#### Belge bölümü

Bu yalnızca Tayaş’ın değil tüm fabrika ve işyerlerinin aslında sistemin çelişkisi. Çünkü biz onların adeta köleleriyiz. Çalışırken başımıza her şey gelebilir hiç önemli değil yeter ki patronlara zarar gelmesin. Bu durumu biz yaşadık ve çok öfkelendik, sinirlendik. Ama eğer ki Tayaş işçileri olarak birlikte hareket edersek ancak karşımızdakilere insan olduğumuzu anlatabiliriz. Yoksa bugün depremde, yarın iş cinayetiyle, işten atmalarla, insanlık dışı çalışma koşullarıyla hayatımızı kaybedebiliriz. Kaybetmesek bile ömür boyu hastalıklarla uğraşırız. İşçinin işçiden başka dostu olmadığını Tayaş bir kez daha bize gösterdi.
TAYAŞ: BİNAMIZ SAĞLAM DEPREMİ HİSSETMEDİK BİLE...
Evrensel’e yazdıkları mektupta İstanbul Silivri açıklarında meydana gelen 5.8 büyüklüğündeki depremde idari personel dışarıya çıkarılırken kendilerinin içeride çalıştırıldığını belirten işçilerin aktardıklarını Tayaş yönetimine sorduk. Konuya ilişkin sorularımızı yanıtlayan Tayaş Genel Müdür Yardımcısı Yüksel Uçkun, iddialardı kabul etmedi. Uçkun “Bu haberin doğruluğunu teyit etmek için bizi aradığınız için teşekkür ederim. İçeride çalışan bir işçinin dışarıda çalışan bir beyaz yakayı görmesi mümkün değil? Deprem son derece insani bir şey. Bizim böyle bir durumda bir kısım insanı dışarı çıkarıp, bir kısım insanı içeride tutmamız mümkün olabilir mi? Bu son derece insanlık dışı bir uygulama. Böyle bir şey söz konusu bile değil. Depremin olduğu anda ben de fabrikadaydım. Yerimizden kalkmadık bile çünkü hiç hissetmedik depremi. Çünkü binamız o kadar sağlam. Telefon hatları kesilince farkına vardık biz. Bu haberler kişisel menfaatlerine ters düşen işçilerin size getirdiği yalan yanlış haberler” diye konuştu.

########

## Yazılı talimat 1:
Belge bölümüne göre İstanbul Silivri açıklarında meydana gelen deprem kaç büyüklüğündeydi?
## Yazılı talimat 2:
Belge bölümünde "Bu yalnızca Tayaş’ın" ifadesinden "daha bize gösterdi." ifadesine kadar olan kısmı olduğu gibi geri ver.

#### Kayıtlar

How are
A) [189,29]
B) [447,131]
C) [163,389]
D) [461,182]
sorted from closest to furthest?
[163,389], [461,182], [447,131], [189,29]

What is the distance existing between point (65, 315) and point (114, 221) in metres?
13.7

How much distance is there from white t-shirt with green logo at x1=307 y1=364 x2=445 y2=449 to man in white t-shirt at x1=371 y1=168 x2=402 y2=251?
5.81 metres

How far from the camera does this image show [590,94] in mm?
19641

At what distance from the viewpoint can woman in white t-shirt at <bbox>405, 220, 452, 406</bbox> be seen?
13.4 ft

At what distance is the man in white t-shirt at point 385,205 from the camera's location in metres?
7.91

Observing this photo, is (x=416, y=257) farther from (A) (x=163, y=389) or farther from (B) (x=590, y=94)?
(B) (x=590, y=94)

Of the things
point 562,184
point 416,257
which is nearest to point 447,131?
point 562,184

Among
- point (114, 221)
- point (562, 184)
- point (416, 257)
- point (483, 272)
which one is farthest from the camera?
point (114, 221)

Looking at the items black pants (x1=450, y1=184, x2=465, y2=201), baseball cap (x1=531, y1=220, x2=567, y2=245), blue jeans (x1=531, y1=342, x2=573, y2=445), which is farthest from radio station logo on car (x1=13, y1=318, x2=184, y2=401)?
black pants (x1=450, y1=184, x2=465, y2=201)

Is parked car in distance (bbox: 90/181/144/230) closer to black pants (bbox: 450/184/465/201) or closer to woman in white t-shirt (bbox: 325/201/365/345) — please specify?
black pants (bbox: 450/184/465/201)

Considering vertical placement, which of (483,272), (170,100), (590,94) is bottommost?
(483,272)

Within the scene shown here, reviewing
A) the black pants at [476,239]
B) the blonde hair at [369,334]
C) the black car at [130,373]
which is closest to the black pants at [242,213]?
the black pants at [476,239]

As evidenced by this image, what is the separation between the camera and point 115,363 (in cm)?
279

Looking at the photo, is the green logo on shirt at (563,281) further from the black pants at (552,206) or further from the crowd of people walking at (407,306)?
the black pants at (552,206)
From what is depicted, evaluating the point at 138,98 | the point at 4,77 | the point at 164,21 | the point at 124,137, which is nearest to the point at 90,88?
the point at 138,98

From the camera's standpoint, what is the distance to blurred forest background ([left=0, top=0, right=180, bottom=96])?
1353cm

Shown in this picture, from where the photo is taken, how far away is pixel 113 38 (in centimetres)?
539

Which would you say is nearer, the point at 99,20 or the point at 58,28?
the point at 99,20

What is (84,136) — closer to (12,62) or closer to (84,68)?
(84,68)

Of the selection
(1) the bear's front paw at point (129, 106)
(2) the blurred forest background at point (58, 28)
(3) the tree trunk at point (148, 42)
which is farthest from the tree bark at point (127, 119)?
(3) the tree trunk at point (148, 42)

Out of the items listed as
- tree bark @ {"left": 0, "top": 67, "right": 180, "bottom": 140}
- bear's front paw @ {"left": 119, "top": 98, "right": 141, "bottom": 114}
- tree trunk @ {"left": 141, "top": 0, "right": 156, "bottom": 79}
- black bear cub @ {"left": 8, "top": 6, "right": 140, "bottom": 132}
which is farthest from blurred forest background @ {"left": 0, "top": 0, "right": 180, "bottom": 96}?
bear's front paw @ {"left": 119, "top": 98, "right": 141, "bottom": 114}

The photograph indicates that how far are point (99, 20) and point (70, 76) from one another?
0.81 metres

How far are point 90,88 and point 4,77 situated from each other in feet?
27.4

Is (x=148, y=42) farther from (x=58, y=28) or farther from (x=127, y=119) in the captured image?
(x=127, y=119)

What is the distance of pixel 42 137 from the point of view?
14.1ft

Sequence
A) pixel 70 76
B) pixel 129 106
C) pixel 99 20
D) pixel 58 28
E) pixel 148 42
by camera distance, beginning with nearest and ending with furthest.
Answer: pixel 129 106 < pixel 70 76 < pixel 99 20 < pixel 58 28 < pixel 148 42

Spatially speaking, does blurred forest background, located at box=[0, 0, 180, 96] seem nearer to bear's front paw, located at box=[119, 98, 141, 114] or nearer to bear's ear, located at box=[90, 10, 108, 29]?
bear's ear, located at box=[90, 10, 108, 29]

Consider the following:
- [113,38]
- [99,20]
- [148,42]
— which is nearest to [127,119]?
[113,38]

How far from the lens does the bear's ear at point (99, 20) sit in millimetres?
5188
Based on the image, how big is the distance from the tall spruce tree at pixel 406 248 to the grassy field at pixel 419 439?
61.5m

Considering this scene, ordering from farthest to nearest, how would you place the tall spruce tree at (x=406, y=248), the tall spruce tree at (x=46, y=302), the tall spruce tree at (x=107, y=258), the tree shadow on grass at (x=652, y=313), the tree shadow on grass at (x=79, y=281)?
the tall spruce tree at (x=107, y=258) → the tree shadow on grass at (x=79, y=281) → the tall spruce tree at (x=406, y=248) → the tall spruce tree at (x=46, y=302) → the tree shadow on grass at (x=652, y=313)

########

## Yazılı yanıt 1:
5.8

## Yazılı yanıt 2:
Bu yalnızca Tayaş’ın değil tüm fabrika ve işyerlerinin aslında sistemin çelişkisi. Çünkü biz onların adeta köleleriyiz. Çalışırken başımıza her şey gelebilir hiç önemli değil yeter ki patronlara zarar gelmesin. Bu durumu biz yaşadık ve çok öfkelendik, sinirlendik. Ama eğer ki Tayaş işçileri olarak birlikte hareket edersek ancak karşımızdakilere insan olduğumuzu anlatabiliriz. Yoksa bugün depremde, yarın iş cinayetiyle, işten atmalarla, insanlık dışı çalışma koşullarıyla hayatımızı kaybedebiliriz. Kaybetmesek bile ömür boyu hastalıklarla uğraşırız. İşçinin işçiden başka dostu olmadığını Tayaş bir kez daha bize gösterdi.